Go (add to existing test files in src/spiffe-proxy/internal/rbac/):

  1. policy_test.go: federated_policies YAML parses correctly
  2. policy_test.go: Validate accepts valid foreign trust domain in federated section
  3. policy_test.go: Validate rejects missing trust_domain on federated entry
  4. policy_test.go: Validate still rejects foreign domain in regular policies (regression)
  5. policy_test.go: FederatedPolicies field is optional (existing YAML still works)
  6. engine_test.go: findCallerPolicy matches in federated_policies
  7. engine_test.go: findCallerPolicy prefers policies over federated_policies on overlap
  8. engine_test.go: findCallerPolicy returns nil when no match in either slice
  9. engine_test.go: Full Evaluate with federated caller, both allow and deny paths

Python (new test files):

  1. test_credential_providers.py: GoogleOIDCProvider success (mocked GCE metadata)
  2. test_credential_providers.py: GoogleOIDCProvider metadata server unreachable -> fail closed
  3. test_credential_providers.py: GoogleOIDCProvider metadata error response -> fail closed
  4. test_credential_providers.py: AzureMIProvider refactored path still works
  5. test_entra_token_exchange.py: Two-hop exchange with Google assertion (mocked)
  6. test_entra_token_exchange.py: FIC mismatch -> clear error propagation
  7. test_external_agents.py: Portal external-agent storage PUT/GET
  8. test_external_agents.py: Merge logic (admin-CP agents + external storage by name)
  9. test_external_agents.py: Refresh endpoint re-discovers and merges

Integration / E2E Tests (8 scenarios from Validation Matrix)
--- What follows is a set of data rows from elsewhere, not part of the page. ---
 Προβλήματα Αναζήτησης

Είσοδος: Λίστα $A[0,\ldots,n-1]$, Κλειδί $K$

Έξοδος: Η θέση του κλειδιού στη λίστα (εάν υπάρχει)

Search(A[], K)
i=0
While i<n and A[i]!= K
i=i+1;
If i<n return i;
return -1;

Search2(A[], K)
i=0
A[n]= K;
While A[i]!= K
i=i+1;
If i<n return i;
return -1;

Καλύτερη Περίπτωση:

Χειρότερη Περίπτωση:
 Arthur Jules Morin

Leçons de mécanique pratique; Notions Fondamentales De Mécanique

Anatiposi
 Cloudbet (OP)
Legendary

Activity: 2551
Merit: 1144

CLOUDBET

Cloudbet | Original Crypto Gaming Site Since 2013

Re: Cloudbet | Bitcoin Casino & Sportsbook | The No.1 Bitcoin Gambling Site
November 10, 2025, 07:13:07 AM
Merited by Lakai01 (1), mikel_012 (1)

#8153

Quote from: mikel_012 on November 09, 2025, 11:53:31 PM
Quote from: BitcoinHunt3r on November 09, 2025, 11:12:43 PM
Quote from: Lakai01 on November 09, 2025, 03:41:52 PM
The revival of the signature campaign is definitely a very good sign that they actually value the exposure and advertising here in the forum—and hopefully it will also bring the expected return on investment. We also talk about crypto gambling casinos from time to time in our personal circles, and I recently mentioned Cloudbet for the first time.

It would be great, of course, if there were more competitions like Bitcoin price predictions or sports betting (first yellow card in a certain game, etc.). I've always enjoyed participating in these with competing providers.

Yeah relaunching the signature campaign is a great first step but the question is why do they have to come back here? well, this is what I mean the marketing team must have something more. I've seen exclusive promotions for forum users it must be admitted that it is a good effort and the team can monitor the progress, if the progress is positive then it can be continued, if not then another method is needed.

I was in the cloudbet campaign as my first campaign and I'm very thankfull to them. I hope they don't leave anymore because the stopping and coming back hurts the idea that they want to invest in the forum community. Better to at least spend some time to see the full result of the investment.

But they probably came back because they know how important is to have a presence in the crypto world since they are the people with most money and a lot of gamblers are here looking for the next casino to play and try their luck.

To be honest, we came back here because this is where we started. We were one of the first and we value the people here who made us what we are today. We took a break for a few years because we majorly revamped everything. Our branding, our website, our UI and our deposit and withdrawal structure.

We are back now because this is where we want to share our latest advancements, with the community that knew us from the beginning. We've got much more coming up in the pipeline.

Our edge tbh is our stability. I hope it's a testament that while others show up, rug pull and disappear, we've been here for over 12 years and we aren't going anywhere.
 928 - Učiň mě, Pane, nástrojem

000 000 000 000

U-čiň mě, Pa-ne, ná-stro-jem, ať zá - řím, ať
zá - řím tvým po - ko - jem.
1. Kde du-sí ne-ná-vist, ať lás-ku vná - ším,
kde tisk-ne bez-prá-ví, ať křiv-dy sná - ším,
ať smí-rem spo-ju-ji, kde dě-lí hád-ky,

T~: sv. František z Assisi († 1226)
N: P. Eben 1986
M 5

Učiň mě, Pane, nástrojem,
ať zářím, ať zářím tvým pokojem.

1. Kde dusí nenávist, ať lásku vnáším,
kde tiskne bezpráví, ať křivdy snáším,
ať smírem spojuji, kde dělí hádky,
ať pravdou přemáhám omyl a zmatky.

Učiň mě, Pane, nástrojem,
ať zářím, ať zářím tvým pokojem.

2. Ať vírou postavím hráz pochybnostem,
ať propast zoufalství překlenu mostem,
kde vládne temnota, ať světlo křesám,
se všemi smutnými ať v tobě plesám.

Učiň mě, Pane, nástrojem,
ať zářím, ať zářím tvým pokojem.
  1. Portal shows google-budget-reader as a caller
  2. google-budget-reader -> GET /budget/read -> 200
  3. google-budget-reader -> POST /budget/submit -> 403
  4. Remove Google SPIFFE ID from mTLS allow list -> connection rejected
  5. Set Google caller risk to high -> 403
  6. Set ca.agent_state: disabled -> 403
  7. Break Google FIC subject -> token acquisition failure
  8. Break bundle federation -> transport failure

Worktree Parallelization Strategy

Step Modules Touched Depends On
Phase 0: Infra infra/, scripts/
Workstream B: Token exchange src/shared/
Workstream C: RBAC schema src/spiffe-proxy/
Workstream D: Portal storage portal/
Workstream A: Entra provisioning scripts/ Phase 0
Phase 2 steps 1-2: GCE runtime src/demo-agent/, GCE Phase 0, Workstream B
Phase 2 step 3: SPIFFE federation SPIRE config Phase 0, Phase 2 step 1
Phase 2 step 4: Admin-CP update src/admin-control-plane/ Workstream C
Phase 3: Validation tests/ All above

Parallel lanes:

  • Lane A: Phase 0 infrastructure (ACA VNet + GCE + VPN)
  • Lane B: Workstream B credential provider strategy pattern (parallel with A)
  • Lane C: Workstream C RBAC federated_policies schema (parallel with A, B)
  • Lane D: Workstream D portal external-agent storage (parallel with A, B, C)
  • Sequential after A completes: Workstream A (Entra provisioning), GCE runtime, SPIFFE federation
  • Sequential after C completes: Admin-CP update
  • Final: Phase 3 validation after all lanes merge

4 parallel lanes, 3 sequential phases.